[Exercise description] In the thread on odd functions, change "interval" to "half-line" and write out the passage from "A function $f: \Bbb" up to and including "R $ is strictly decreasing.".

A function $f: \Bbb R\to \Bbb R$ is odd if $f(−x) = −f(x)$ for all $x\in\Bbb R$. Let $f:\Bbb R\to\Bbb R$ be an odd function. Show that if the restriction $f\vert_{[0,\infty]}: [0, \infty)\to\Bbb R$ of $f$ to the interval $[0, \infty)$ is strictly decreasing, then $f:\Bbb R\to\Bbb R $ is strictly decreasing.
My thought process is as follows:
Proof. Suppose there exist real numbers u and v such that v>u. We must consider three cases:
$\quad (\textrm{i})$ Suppose $v>u \geq 0$ then $f(v)<f(u)$, as $f\vert_{[0,\infty]}:[0, \infty)→ \mathbb{R}$ is strictly decreasing.
$\quad (\textrm{ii})$ If $u<v<0$, then $-u>-v>0$, and therefore $f(-u)>f(-v)$. Since $f$ is odd, $\quad f(v)=f(u)$.
$\quad (\textrm{iii})$ Suppose $v \geq 0$ and $u<0$. Since $f$ is odd, $f(0)=f(-0)$, and as $f:[0, \infty)→ \mathbb{R}$ is strictly $\quad$ decreasing, $f(v) \geq 0$ and $f(-u)>0$. Thus, because $f(-u)>0$, we have $-f(u)>0$, i.e. $\quad f(u)<0$. Therefore, $f(v) \geq 0 >f(u)$.
In all three cases, $f(v) \geq f(u)$, and so we see that $f$ is strictly decreasing. QED
I was hoping for proof verification, specifically when it comes to all these inequalities, which I've had a hard time wrapping my head around. I did this work last night, but I am not confident in it. Today it seems to me that it is incorrect.
That's it.
You have a typo at case ii: we don't have $f(v) =f(u) $ rather $$f(v) =-f(-v)\ <\ -f(-u) =f(u) $$

[Record set]
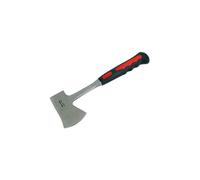 Straight Axe 600g Hatchet Splitter Chopper Firewood (Genuine Neilsen CT0535)
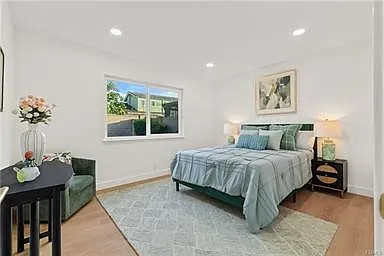 10276 Falcon Ave — Photo 13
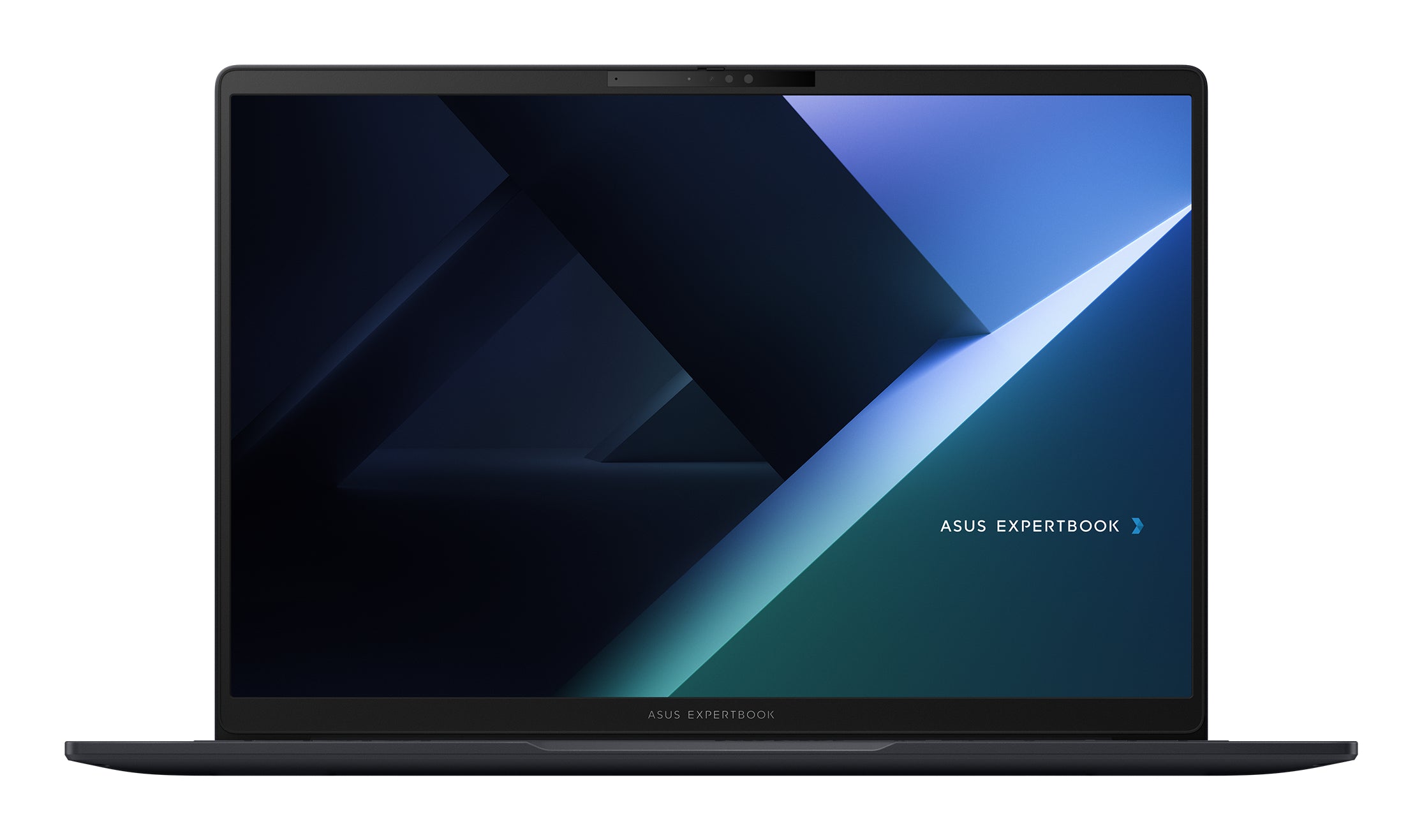 ASUS ExpertBook B3 B3605CVA-MB0196X Intel Core i5-13420H 16p WUXGA 16Go 512Go 2280 PCIE G4 SSD Intel UHD Graphics W11P 2ans PUR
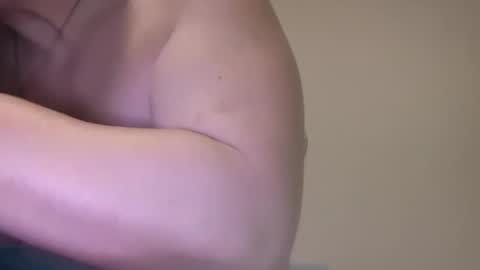 traphouseslutbunny4fun online show from 23, 2, 2026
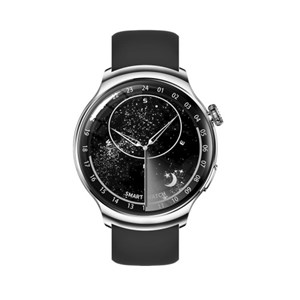 Montre connectée android & ios multifonc
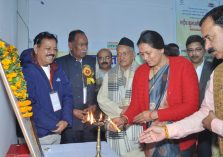 राष्ट्रीय कुमाउनी भाषा सम्मेलन;?>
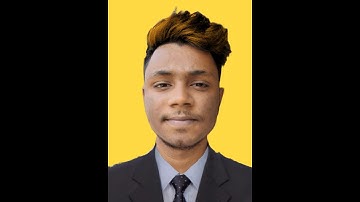 Upwork Introducing Video I VA I Lead Generation I Data Entry Specialist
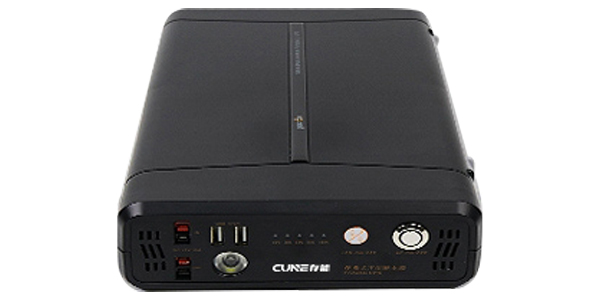 便攜式PRUNHUD破解版UPS電源CBX-B05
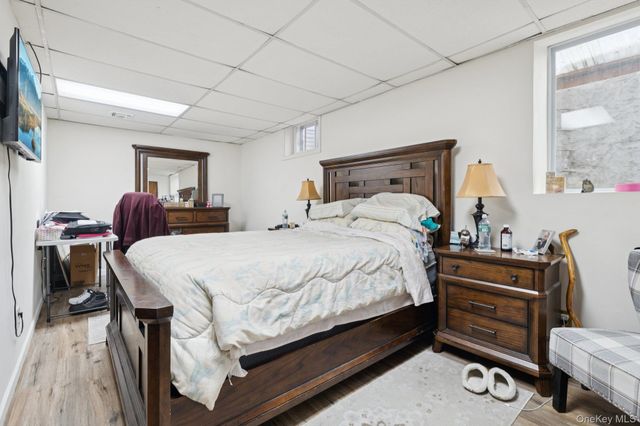 135 5th Avenue, Kings Park, NY 11754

[Written reply]
A function $f: \Bbb R\to \Bbb R$ is odd if $f(−x) = −f(x)$ for all $x\in\Bbb R$. Let $f:\Bbb R\to\Bbb R$ be an odd function. Show that if the restriction $f\vert_{[0,\infty]}: [0, \infty)\to\Bbb R$ of $f$ to the half-line $[0, \infty)$ is strictly decreasing, then $f:\Bbb R\to\Bbb R $ is strictly decreasing.